Starting new Keycloak cluster as Docker container

We’ll use a prepared Docker image from DockerHub to run two Keycloak containers, each connecting to the PostgreSQL container we just started. In addition, the two Keycloak containers will establish a cluster for a distributed cache so that any state in between requests is instantly available to both instances. That way any one instance can be stopped, and users redirected to the other, without any loss of runtime data.

Issue the following command to start the first Keycloak container - make sure that environment variables are the same as those passed to postgres container previously:

 docker run -p 8080:8080 --name keycloak --link postgres:postgres -e POSTGRES_DATABASE=keycloak -e POSTGRES_USER=keycloak -e POSTGRES_PASSWORD=password -d jboss/keycloak-ha-postgres

Docker will download jboss/keycloak-ha-postgres image from DockerHub, and then create a new container instance from it, allocating a new IP address in the process. We used -p to map the port 8080 of the Docker host to port 8080 of the new container so that we don’t need to know container’s IP in order to connect to it. We can simply connect to the host’s port.

Monitor Keycloak as it’s coming up:

 docker logs -f keycloak

Let’s now start another container, and let’s name it keycloak2 - this one will get another IP address:

 docker run -p 8081:8080 --name keycloak2 --link postgres:postgres -e POSTGRES_DATABASE=keycloak -e POSTGRES_USER=keycloak -e POSTGRES_PASSWORD=password -d jboss/keycloak-ha-postgres

Wait for it to start completely:

 docker logs -f keycloak2

Pay attention to the following section towards the end of the log:

20:07:16,843 INFO  [stdout] (MSC service thread 1-1) -------------------------------------------------------------------
20:07:16,844 INFO  [stdout] (MSC service thread 1-1) GMS: address=f25f922ce14d/keycloak, cluster=keycloak, physical address=
20:07:16,846 INFO  [stdout] (MSC service thread 1-1) -------------------------------------------------------------------
20:07:17,044 INFO  [org.infinispan.remoting.transport.jgroups.JGroupsTransport] (MSC service thread 1-1) ISPN000094: Received new cluster view: [b5356f1050cc/keycloak|1] (2) [b5356f1050cc/keycloak, f25f922ce14d/keycloak]
20:07:17,049 INFO  [org.infinispan.remoting.transport.jgroups.JGroupsTransport] (MSC service thread 1-1) ISPN000079: Cache local address is f25f922ce14d/keycloak, physical addresses are []
20:07:17,083 INFO  [org.infinispan.factories.GlobalComponentRegistry] (MSC service thread 1-1) ISPN000128: Infinispan version: Infinispan 'Infinium' 6.0.2.Final

We can see that JGroups cluster was formed over two nodes - in bold. We can also find this container’s IP address in the log - it’s in this case.

Each Keycloak instance can now be accessed from Docker host (where Docker daemon is running) via port 8080 of its container’s IP address. Since we mapped ports 8080, and 8081 of Docker host to Keycloak containers, we can connect directly to these ports on Docker host.

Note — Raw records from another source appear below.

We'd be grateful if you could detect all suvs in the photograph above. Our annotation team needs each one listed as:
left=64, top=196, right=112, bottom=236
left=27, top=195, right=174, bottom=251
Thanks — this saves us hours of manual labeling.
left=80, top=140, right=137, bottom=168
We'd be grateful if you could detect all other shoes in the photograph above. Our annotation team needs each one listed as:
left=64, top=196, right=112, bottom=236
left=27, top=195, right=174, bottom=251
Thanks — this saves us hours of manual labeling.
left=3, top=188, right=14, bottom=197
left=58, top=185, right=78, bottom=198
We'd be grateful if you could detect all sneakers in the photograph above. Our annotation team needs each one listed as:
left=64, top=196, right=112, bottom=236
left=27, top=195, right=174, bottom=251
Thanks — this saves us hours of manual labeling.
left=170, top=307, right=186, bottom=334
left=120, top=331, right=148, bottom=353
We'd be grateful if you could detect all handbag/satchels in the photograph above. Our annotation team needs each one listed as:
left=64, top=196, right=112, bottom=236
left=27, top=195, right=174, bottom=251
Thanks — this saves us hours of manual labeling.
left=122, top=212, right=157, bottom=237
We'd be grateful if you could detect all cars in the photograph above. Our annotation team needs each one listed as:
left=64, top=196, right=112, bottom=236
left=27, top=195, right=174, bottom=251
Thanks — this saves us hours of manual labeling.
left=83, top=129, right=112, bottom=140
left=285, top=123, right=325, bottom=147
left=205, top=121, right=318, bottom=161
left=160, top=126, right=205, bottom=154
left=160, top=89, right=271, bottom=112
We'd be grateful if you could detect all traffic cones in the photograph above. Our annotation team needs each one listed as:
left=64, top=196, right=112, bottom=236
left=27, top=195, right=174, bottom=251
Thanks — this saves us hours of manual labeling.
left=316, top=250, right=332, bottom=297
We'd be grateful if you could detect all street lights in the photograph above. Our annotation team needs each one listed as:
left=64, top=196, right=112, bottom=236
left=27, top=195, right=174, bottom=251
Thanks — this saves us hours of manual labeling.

As an alternative we could forego mapping container ports to Docker host’s ports, and instead set up routing / forwarding using Docker host’s iptables - to let the traffic through the firewall, and set up routes on client hosts connecting to those instances to direct any trafic bound for through Docker host.

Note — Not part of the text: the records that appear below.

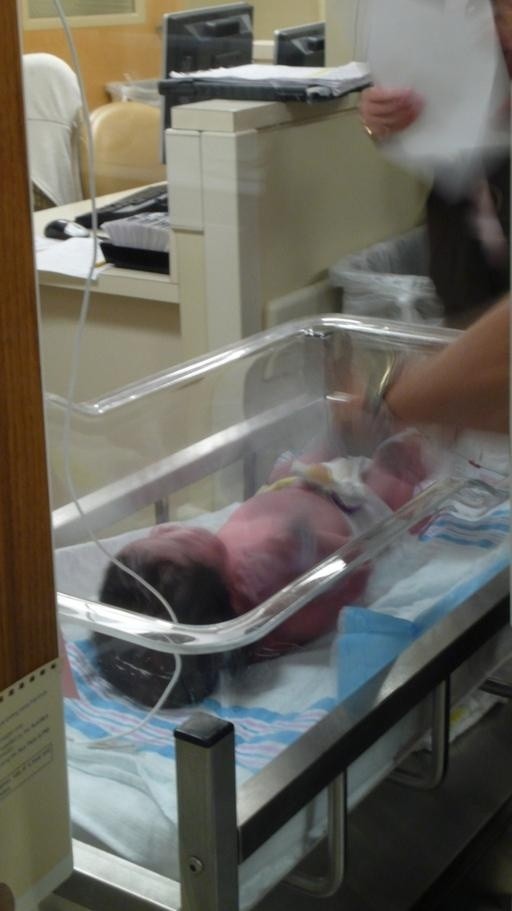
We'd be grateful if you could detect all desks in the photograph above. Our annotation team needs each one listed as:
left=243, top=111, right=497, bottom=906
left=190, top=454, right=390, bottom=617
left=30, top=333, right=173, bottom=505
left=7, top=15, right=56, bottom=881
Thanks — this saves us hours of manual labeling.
left=32, top=181, right=180, bottom=509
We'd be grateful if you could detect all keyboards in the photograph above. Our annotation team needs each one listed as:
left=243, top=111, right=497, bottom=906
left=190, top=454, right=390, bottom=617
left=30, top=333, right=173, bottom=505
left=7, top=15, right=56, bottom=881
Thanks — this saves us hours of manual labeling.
left=73, top=181, right=167, bottom=226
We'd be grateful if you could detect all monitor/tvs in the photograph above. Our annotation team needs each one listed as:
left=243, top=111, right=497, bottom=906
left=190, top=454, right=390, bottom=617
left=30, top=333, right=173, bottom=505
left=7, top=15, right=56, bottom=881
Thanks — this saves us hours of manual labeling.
left=275, top=19, right=327, bottom=67
left=159, top=1, right=254, bottom=165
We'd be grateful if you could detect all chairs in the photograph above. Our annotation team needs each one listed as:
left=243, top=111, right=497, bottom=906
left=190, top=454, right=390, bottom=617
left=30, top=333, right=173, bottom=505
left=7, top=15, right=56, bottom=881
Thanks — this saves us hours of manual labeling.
left=77, top=101, right=170, bottom=202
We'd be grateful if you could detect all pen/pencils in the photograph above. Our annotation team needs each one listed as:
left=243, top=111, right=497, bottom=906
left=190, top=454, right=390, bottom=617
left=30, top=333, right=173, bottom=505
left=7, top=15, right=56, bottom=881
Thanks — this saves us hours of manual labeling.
left=94, top=262, right=107, bottom=268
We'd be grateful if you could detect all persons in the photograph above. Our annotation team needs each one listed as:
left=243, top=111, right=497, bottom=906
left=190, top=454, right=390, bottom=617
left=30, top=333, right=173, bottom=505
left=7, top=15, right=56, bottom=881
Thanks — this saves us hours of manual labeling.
left=356, top=1, right=512, bottom=327
left=93, top=418, right=458, bottom=708
left=364, top=292, right=511, bottom=432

Customizing the Keycloak image

The jboss/keycloak-ha-postgres image we have used was built from official JBoss Docker project on GitHub.

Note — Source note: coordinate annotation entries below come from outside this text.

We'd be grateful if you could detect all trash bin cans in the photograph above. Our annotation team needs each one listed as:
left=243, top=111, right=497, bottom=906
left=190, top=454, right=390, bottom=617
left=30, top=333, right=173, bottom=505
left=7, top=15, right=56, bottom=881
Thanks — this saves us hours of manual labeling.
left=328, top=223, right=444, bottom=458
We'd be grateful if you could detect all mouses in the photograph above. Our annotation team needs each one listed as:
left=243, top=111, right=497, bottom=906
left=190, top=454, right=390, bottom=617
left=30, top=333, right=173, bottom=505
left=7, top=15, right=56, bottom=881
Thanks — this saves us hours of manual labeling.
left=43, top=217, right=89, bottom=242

In keycloak-ha-postgres subdirectory there is a Docker file used to build the image.

From this directory you can perform your own build using:

 docker build --tag myrepo/keycloak-ha-postgres .

Where you can replace myrepo/keycloak-ha-postgres with some other image id.

See README.md file for more information.


We have shown how to start multiple Docker containers running a cluster of Keycloak servers, and connecting to another Docker container running a PostgreSQL database.

In the process we have demonstrated Docker client usage, and techniques for checking if the different servers running inside these containers have started up properly, and can connect to one another.